Once the persecution broke out in Muscovy, significant numbers of Old-Ritualists (who continue to use the pre-Nikonian editions) began to take refuge in other countries, including Ukraine. Political developments in Eastern Europe placed Galicia and Bukovyna within the territory of the Austrian Empire, and the Old-Ritualists, who already had some people in Bukovyna, established at least two monasteries in and around the village of Bila Krynytsia (or Alba Fontana or Bielaia Krinitsa, depending on which language one cares to use). When Tsar Nicholas I renewed and intensified the persecution of the Old-Ritualists in Tsarist Russia, the Old-Ritualists decided that the best thing to do was to establish a bishopric at Bila Krynytsia. They obtained the consent of the Austrian Emperor for this project, and Metropolitan (now Saint) Ambrose, retired Metropolitan of Bosnia, joined them, becoming the first Metropolitan of Bielaia Krinitsa. After World War I, that part of Bukovyna was ceded to Romania, and continued to be the seat of Saint Ambrose's successors. Parishes and even dioceses developed inside Tsarist Ukraine, but once the Soviets came to power people (including Old Ritualists) began fleeing from persecution, and some more parishes were organized in Western Ukraine (which at the time was governed by inter-war Poland).

During and after World War II it was safer for the Metropolitan of Bielaia Krinitsa to live in Romania; Bukovyna became part of the USSR. Saint Ambrose's present-day successor, Metropolitan Leonty of Bielaia Krinitsa and All the Old-Orthodox Christians, continues to live in Romania, at Braila. There is still an Old-Ritualist diocese in Ukraine, with an Archbishop at Kyiv, and a growing number of parishes function in Ukraine.

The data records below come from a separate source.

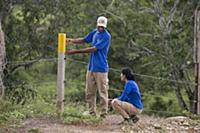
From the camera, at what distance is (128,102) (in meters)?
8.91

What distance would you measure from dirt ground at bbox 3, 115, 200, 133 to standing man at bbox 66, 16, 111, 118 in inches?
16.1

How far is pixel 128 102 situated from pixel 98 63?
0.79 meters

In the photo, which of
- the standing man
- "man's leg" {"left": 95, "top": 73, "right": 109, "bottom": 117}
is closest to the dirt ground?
"man's leg" {"left": 95, "top": 73, "right": 109, "bottom": 117}

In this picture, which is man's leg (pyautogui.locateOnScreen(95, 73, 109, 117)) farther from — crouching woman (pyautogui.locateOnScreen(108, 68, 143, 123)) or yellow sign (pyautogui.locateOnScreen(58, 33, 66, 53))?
yellow sign (pyautogui.locateOnScreen(58, 33, 66, 53))

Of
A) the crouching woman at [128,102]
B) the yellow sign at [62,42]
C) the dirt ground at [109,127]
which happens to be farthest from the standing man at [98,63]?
the dirt ground at [109,127]

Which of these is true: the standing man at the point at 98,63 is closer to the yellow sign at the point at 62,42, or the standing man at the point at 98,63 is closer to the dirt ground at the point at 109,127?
the yellow sign at the point at 62,42

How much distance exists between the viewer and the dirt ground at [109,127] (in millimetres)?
7828

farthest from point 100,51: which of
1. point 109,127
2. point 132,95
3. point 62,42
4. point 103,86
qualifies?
point 109,127

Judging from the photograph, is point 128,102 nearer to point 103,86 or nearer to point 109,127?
point 103,86

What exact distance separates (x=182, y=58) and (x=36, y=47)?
4.88 meters

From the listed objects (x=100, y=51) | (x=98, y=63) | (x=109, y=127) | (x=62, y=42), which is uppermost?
(x=62, y=42)

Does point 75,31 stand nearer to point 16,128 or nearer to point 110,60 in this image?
point 110,60

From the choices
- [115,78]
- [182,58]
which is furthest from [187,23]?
[115,78]

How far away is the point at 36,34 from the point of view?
15.6 m
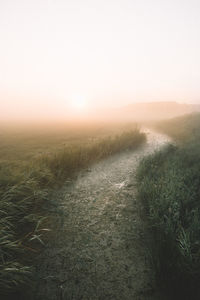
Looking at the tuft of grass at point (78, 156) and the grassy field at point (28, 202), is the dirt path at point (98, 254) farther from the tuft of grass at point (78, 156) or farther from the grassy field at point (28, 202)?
the tuft of grass at point (78, 156)

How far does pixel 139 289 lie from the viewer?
256cm

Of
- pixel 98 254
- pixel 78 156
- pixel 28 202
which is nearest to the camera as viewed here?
pixel 98 254

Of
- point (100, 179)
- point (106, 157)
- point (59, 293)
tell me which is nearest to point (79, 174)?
point (100, 179)

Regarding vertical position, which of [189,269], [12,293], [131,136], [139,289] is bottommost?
[139,289]

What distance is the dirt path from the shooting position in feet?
8.41

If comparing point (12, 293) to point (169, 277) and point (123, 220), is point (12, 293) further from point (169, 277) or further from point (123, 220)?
point (123, 220)

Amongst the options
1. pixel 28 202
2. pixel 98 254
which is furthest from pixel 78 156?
pixel 98 254

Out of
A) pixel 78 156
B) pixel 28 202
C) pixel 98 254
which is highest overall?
pixel 78 156

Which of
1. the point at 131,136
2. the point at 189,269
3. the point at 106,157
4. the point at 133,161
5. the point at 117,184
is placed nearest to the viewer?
the point at 189,269

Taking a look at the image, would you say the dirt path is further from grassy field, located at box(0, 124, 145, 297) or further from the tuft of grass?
the tuft of grass

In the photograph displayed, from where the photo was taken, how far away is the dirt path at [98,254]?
256 centimetres

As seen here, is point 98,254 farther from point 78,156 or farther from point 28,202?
point 78,156

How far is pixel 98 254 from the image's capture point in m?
3.27

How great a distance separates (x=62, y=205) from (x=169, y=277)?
3.80 meters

By the mercy of God, the most important Church at Bila Krynytsia - the splendid Catholicon of the Dormition, built in the early years of the twentieth century - was not too badly damaged either in the world wars or during the Soviet period, although the monasteries were closed. The Catholicon of the Dormition was restored for the canonization of Saint Ambrose in the nineteen-nineties and is still in use for divine services, particularly on great occasions.

In the inter-war period there was a lovely chapel set aside for the Old-Ritualists in L'viv, but my efforts to locate the antique icons from that chapel have met with no success. What with all the demographic changes in L'viv since the beginning of World War II, I would not even hazard a guess as to whether there are enough Old-Ritualists in and around L'viv to maintain a parish, but if there are I would expect them to be in the process of organizing for that purpose.